President Biden says he's "proud" of Apple retail workers in Maryland who recently voted to unionize.
"Workers have a right to determine under what condition they are going to work or not work," he said.
This weekend, staff at the Towson Town Center Apple Store near Baltimore became Apple's first retail workers to vote to unionize in the US.
Apple store workers in Maryland recently voted for unionization in a historic moment for the tech giant's retail staff, and their win has gotten them the president's attention.
President Biden praised the workers at the Towson Town Center Apple Store near Baltimore for voting to join a union.
"I am proud of them," Biden told reporters on Monday, according to Reuters. "Workers have a right to determine under what condition they are going to work or not work."
"Everybody is better off, including the final product is always better off (because of unions)," added Biden, who is considered the most pro-union US president in decades.
On Saturday, 65 staff members at the Towson store voted in favor of unionization, and 33 were opposed.
Other Apple stores have taken steps to form a union.
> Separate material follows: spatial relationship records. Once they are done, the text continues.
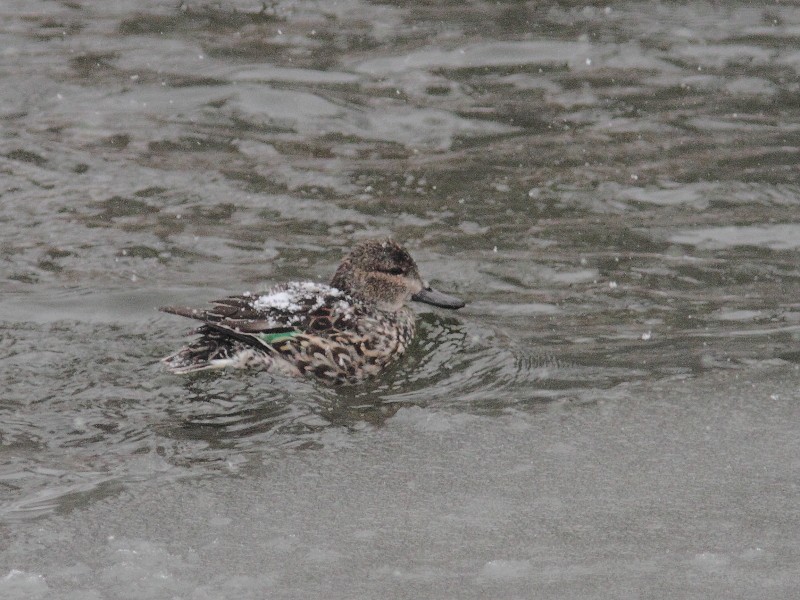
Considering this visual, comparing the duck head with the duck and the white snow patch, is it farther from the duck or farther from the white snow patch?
the white snow patch

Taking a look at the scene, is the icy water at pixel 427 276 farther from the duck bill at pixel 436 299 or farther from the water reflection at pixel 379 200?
the duck bill at pixel 436 299

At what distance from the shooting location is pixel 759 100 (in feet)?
38.9

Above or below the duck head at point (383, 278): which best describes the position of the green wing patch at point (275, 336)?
below

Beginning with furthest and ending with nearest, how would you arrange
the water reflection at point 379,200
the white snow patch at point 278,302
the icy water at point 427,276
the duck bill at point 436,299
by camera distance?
1. the duck bill at point 436,299
2. the white snow patch at point 278,302
3. the water reflection at point 379,200
4. the icy water at point 427,276

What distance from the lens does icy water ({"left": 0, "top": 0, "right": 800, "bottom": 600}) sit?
5.30 meters

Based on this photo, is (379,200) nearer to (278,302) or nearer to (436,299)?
(436,299)

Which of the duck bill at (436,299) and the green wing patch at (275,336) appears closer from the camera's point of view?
the green wing patch at (275,336)

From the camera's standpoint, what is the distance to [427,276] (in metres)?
8.84

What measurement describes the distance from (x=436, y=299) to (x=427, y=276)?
2.66 feet

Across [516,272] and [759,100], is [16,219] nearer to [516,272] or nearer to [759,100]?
[516,272]

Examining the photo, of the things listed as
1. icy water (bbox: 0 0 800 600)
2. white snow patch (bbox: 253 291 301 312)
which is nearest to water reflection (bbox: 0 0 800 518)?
icy water (bbox: 0 0 800 600)

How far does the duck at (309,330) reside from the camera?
7168 mm

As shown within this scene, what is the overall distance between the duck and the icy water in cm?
13

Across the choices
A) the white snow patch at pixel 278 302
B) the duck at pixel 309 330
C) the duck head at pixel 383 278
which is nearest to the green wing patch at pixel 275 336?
the duck at pixel 309 330
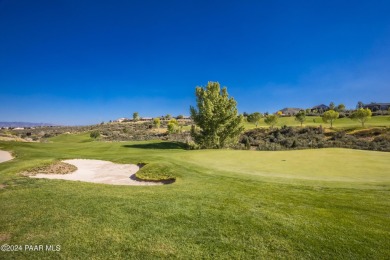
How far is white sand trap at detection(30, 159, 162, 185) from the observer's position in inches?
523

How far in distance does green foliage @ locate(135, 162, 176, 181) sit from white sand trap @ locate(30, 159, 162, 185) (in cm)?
47

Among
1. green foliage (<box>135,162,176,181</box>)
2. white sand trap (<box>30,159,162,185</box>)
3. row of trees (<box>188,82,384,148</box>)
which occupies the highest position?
row of trees (<box>188,82,384,148</box>)

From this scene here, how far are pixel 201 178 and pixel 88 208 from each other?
6.07 meters

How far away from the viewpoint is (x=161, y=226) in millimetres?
5988

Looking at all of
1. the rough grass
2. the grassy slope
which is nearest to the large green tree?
the rough grass

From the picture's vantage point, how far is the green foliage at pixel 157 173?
13.2 metres

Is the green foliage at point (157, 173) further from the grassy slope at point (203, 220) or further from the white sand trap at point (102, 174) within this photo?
the grassy slope at point (203, 220)

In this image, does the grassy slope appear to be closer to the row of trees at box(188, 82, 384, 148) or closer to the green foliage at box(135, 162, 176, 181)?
the green foliage at box(135, 162, 176, 181)

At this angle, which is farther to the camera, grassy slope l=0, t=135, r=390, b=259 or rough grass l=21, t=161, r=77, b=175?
rough grass l=21, t=161, r=77, b=175

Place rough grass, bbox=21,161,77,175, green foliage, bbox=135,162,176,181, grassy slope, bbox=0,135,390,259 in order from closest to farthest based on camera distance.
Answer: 1. grassy slope, bbox=0,135,390,259
2. green foliage, bbox=135,162,176,181
3. rough grass, bbox=21,161,77,175

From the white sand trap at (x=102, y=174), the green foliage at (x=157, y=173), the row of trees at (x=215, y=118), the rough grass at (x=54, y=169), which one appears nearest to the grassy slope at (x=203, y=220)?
the green foliage at (x=157, y=173)

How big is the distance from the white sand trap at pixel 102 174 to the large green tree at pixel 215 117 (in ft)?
62.1

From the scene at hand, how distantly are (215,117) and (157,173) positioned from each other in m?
22.6

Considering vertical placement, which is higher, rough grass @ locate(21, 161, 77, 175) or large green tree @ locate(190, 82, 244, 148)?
large green tree @ locate(190, 82, 244, 148)
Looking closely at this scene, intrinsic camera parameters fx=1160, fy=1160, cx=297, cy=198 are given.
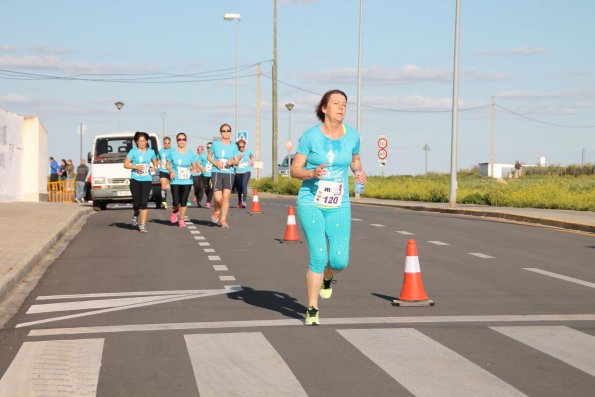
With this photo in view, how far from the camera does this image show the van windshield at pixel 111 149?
3309 centimetres

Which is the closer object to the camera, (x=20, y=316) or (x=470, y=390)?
(x=470, y=390)

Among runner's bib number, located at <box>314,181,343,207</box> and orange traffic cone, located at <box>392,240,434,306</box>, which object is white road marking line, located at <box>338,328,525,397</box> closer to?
runner's bib number, located at <box>314,181,343,207</box>

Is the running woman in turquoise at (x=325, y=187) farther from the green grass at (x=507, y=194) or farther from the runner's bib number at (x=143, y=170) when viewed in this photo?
the green grass at (x=507, y=194)

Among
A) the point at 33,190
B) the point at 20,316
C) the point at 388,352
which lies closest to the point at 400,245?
the point at 20,316

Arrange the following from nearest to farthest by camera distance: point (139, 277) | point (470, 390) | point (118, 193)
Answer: point (470, 390) < point (139, 277) < point (118, 193)

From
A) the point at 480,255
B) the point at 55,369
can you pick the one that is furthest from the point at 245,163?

Employees at Apple's Grand Central store in New York have reportedly started collecting signatures to unionize. Workers at the Oxmoor Center Apple store in Louisville, Kentucky, have announced a union drive of their own, according to Bloomberg Law.
But workers claim they're facing intimidation from Apple to deter them from unionizing. Employees at Apple's Cumberland Mall location in Atlanta reportedly withdrew their request for a union vote days before it was set to begin, alleging the tech giant conducted "a systematic, sophisticated campaign to intimidate them and interfere with their right to form a union."
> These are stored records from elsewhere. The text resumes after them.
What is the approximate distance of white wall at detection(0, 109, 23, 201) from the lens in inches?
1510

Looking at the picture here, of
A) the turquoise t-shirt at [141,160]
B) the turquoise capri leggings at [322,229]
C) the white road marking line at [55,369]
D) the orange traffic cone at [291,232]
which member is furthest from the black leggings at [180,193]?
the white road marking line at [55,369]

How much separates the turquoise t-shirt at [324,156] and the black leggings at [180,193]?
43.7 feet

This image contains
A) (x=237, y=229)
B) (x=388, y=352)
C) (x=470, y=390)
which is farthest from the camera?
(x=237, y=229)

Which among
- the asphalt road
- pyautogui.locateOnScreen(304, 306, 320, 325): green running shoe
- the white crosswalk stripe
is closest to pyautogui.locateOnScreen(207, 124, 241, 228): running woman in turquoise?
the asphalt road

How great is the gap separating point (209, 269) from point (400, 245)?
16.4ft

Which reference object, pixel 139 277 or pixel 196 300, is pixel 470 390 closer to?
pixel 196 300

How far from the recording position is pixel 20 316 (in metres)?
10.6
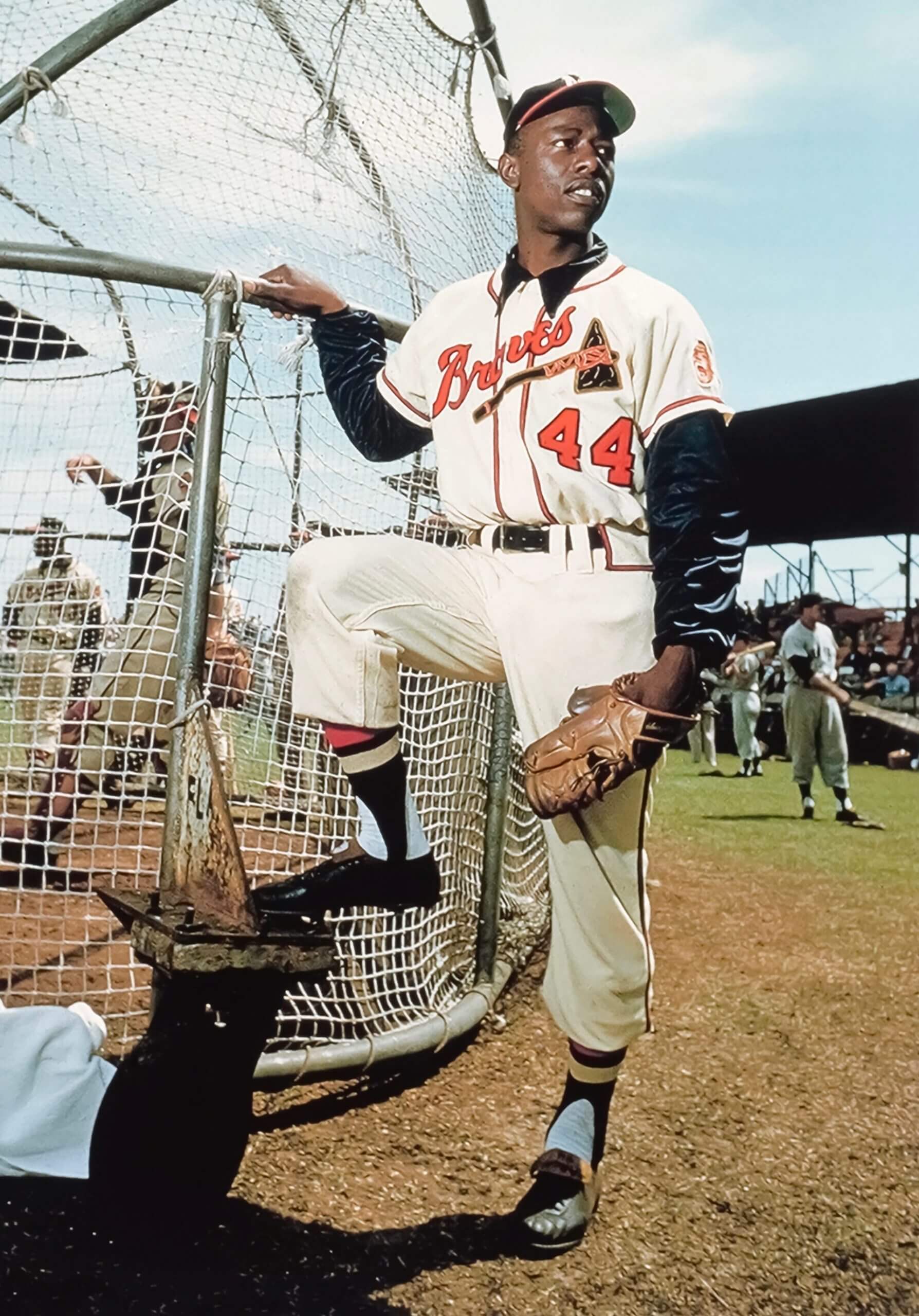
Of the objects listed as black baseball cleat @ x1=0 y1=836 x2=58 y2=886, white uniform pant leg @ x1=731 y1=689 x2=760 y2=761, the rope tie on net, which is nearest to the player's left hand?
the rope tie on net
Last month, leaked audio recordings showed Apple's senior vice president of retail and people, Deirdre O'Brien, telling the company's 58,000 retail workers she had concerns about unionizing.
"I worry about what it would mean to put another organization in the middle of our relationship, an organization that does not have a deep understanding of Apple or our business, and most importantly, one that I do not believe shares our commitment to you," O'Brien told workers, according to Vice, which published some of the audio.